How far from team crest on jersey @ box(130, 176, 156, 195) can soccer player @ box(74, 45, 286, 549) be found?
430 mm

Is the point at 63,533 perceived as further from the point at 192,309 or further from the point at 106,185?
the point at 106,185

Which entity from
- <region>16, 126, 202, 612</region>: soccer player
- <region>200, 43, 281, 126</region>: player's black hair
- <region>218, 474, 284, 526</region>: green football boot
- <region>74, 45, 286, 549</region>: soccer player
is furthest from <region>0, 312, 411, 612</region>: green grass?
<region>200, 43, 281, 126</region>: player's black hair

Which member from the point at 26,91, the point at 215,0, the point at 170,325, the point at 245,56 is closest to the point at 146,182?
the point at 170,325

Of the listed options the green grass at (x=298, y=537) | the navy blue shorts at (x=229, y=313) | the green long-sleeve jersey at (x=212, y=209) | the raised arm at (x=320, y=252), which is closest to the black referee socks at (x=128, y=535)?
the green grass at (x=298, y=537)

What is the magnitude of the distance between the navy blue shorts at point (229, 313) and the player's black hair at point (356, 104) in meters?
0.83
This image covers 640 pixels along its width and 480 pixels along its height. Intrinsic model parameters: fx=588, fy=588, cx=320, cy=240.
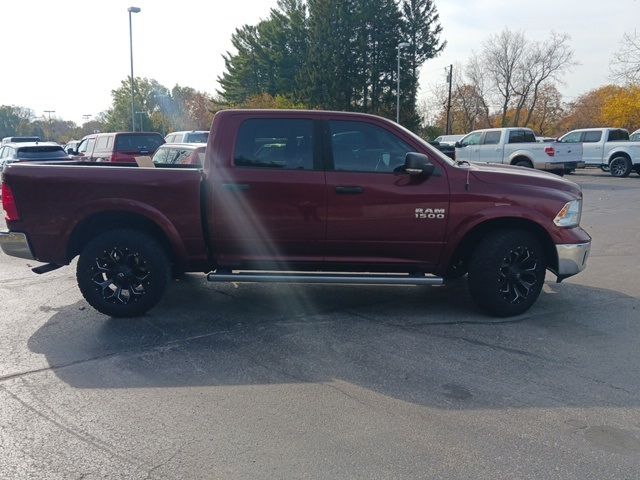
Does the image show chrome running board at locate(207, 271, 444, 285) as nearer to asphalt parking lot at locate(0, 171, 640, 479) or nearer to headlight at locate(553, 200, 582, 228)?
asphalt parking lot at locate(0, 171, 640, 479)

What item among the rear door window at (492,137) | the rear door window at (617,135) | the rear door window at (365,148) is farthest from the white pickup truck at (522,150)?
the rear door window at (365,148)

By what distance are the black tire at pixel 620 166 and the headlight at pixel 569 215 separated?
21.2 m

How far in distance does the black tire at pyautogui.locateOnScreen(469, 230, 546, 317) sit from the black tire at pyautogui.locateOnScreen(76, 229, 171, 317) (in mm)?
3133

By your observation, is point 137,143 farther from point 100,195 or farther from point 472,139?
point 100,195

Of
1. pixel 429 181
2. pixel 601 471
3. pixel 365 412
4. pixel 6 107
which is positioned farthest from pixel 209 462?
pixel 6 107

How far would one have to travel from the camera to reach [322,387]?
14.5ft

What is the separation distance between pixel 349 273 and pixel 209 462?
304 cm

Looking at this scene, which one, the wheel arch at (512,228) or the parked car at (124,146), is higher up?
the parked car at (124,146)

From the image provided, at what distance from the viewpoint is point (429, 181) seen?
579 centimetres

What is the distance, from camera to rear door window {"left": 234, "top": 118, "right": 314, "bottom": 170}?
5859 millimetres

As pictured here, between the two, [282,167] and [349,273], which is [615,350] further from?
[282,167]

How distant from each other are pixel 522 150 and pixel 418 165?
17.7 meters

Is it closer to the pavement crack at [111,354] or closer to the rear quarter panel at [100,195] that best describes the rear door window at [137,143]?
the rear quarter panel at [100,195]

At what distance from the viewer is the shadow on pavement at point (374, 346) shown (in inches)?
176
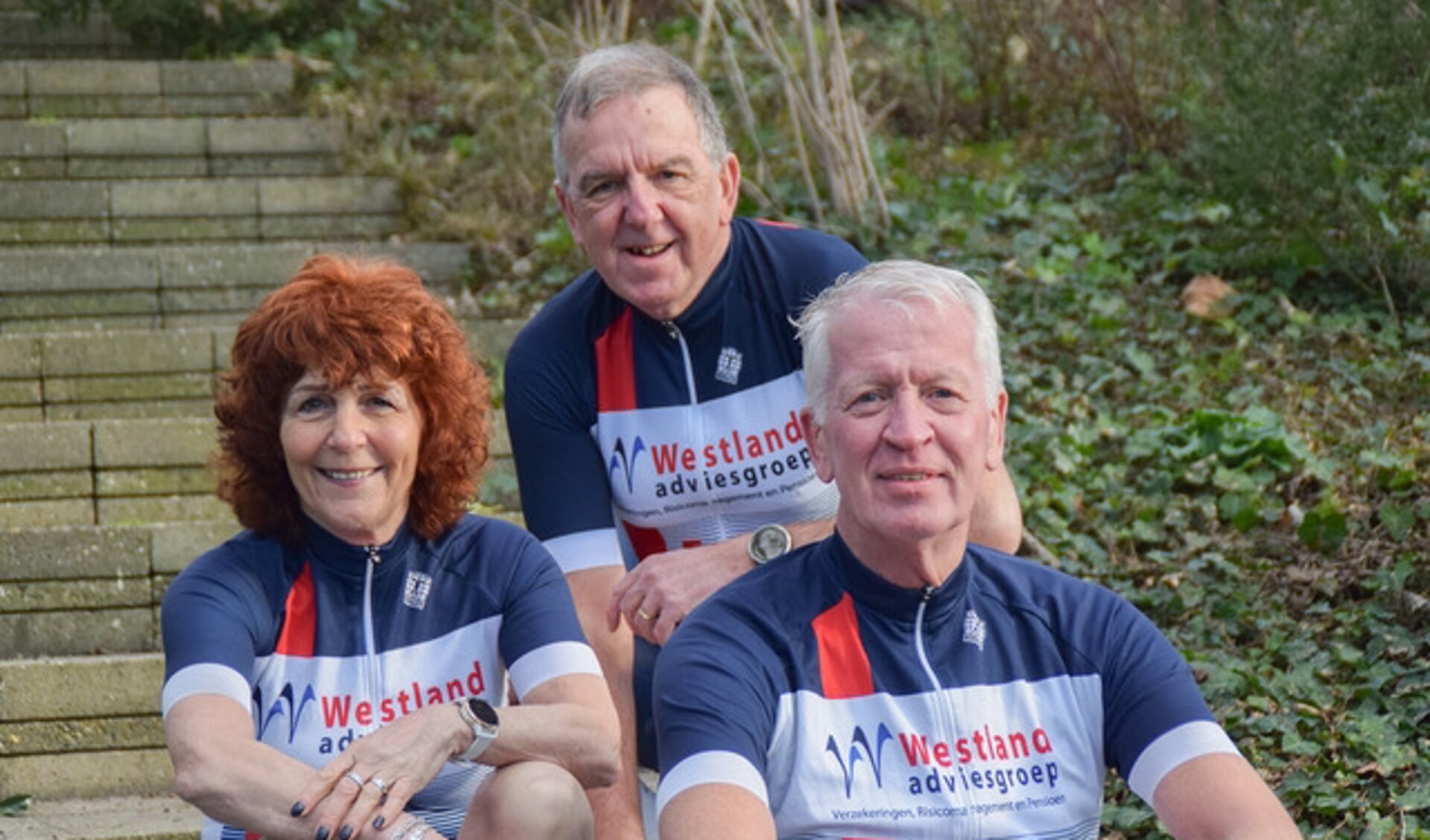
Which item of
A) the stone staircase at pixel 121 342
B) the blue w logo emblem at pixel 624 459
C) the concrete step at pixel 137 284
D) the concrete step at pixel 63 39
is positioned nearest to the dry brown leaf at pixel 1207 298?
the stone staircase at pixel 121 342

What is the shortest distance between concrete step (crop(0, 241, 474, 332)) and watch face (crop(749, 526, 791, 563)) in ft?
10.5

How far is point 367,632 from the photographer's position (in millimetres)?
2848

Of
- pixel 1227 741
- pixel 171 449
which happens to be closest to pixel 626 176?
pixel 1227 741

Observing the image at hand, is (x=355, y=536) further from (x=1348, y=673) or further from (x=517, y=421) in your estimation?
(x=1348, y=673)

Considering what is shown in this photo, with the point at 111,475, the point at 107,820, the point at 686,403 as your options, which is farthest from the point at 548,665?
the point at 111,475

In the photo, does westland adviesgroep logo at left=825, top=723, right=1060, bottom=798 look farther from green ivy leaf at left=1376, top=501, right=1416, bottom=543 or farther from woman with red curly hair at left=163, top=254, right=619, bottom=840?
A: green ivy leaf at left=1376, top=501, right=1416, bottom=543

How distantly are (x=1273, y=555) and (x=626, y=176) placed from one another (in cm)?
199

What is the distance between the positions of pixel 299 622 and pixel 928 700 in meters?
0.96

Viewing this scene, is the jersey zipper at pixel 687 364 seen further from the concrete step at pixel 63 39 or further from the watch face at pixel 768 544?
the concrete step at pixel 63 39

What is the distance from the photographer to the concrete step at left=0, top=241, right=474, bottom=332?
19.7 feet

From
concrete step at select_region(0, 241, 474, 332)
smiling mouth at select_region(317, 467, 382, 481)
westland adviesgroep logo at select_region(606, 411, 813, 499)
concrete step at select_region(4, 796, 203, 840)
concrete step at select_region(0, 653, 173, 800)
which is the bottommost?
concrete step at select_region(4, 796, 203, 840)

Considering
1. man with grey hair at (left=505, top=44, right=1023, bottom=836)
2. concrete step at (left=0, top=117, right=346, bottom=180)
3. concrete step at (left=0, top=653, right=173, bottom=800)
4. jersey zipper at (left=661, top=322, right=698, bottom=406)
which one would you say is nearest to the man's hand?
man with grey hair at (left=505, top=44, right=1023, bottom=836)

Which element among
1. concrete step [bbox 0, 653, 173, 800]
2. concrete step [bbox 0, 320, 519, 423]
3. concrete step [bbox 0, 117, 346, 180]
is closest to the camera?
concrete step [bbox 0, 653, 173, 800]

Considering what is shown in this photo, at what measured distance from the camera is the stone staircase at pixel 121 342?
3.91 m
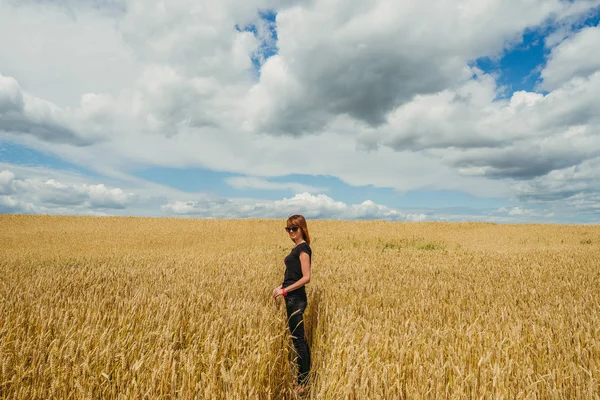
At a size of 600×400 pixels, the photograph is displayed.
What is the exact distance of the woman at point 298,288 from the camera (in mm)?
4562

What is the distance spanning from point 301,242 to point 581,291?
7161 millimetres

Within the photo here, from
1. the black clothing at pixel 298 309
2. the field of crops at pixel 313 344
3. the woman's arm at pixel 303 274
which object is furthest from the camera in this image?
the black clothing at pixel 298 309

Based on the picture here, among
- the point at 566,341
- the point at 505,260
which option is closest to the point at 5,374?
the point at 566,341

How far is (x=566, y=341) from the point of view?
4512 mm

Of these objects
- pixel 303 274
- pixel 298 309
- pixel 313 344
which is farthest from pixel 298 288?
pixel 313 344

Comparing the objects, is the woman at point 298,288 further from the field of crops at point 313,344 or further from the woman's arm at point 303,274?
the field of crops at point 313,344

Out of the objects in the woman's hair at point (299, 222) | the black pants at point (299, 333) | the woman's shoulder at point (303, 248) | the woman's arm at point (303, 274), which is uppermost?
the woman's hair at point (299, 222)

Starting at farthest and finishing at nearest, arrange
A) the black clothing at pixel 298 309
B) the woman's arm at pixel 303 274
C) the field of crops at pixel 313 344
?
the black clothing at pixel 298 309 → the woman's arm at pixel 303 274 → the field of crops at pixel 313 344

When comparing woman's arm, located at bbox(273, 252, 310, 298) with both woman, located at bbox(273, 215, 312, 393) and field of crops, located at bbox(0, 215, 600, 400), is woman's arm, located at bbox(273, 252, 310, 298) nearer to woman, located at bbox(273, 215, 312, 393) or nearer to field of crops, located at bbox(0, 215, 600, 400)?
woman, located at bbox(273, 215, 312, 393)

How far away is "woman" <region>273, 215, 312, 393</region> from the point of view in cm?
456

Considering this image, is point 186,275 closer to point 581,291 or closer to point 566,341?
point 566,341

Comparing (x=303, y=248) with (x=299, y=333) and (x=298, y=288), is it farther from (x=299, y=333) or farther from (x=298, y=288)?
(x=299, y=333)

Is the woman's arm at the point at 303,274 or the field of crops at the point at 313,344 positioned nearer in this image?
the field of crops at the point at 313,344

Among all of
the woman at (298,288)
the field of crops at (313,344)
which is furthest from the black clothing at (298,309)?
the field of crops at (313,344)
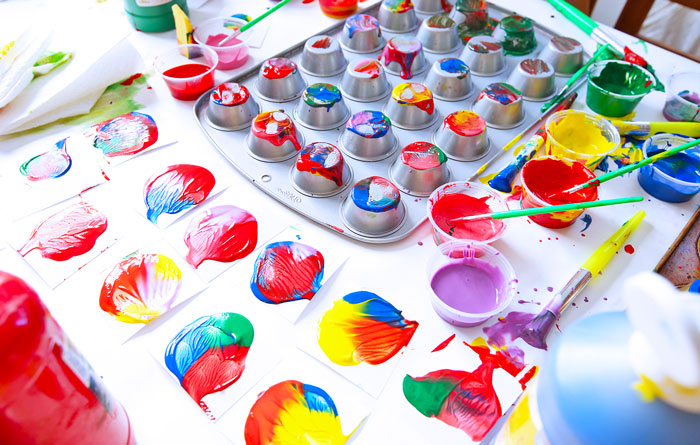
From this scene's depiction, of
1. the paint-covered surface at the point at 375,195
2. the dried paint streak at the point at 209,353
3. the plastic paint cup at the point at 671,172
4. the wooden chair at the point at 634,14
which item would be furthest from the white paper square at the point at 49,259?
the wooden chair at the point at 634,14

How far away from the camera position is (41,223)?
842 mm

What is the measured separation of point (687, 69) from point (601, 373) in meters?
1.26

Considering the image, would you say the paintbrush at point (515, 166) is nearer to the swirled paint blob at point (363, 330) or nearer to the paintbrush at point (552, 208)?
the paintbrush at point (552, 208)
- - - - - - -
■ **EXERCISE PROMPT**:
Starting at the line that contains "Considering this image, is" and continuing through the end of the items, rewrite those lines with "plastic paint cup" replaced by "plastic cup" and everything else unchanged. Leave the pictures out.

■ **SOLUTION BELOW**:
Considering this image, is point 186,275 closer to point 581,291 or closer to point 566,341?
point 566,341

Comparing (x=303, y=248) with (x=299, y=333) and (x=298, y=288), is it farther from (x=299, y=333) or farther from (x=298, y=288)?
(x=299, y=333)

Is the woman's arm at the point at 303,274 or the field of crops at the point at 313,344 positioned nearer in this image?
the field of crops at the point at 313,344

Among all of
the woman at (298,288)
the field of crops at (313,344)
which is furthest from the black clothing at (298,309)?
the field of crops at (313,344)
From this scene's depiction, of
1. the paint-covered surface at the point at 375,195
2. the dried paint streak at the point at 209,353
3. the plastic cup at the point at 671,172
4. the wooden chair at the point at 634,14
which item would be furthest from the white paper square at the point at 49,259?
the wooden chair at the point at 634,14

How far away from the camera position is (41,223)?
842 mm

What is the measured separation of point (687, 69) from point (601, 373) in meters?
1.26

Considering the image, would you say the paintbrush at point (515, 166) is nearer to the swirled paint blob at point (363, 330) or nearer to the paintbrush at point (552, 208)?
the paintbrush at point (552, 208)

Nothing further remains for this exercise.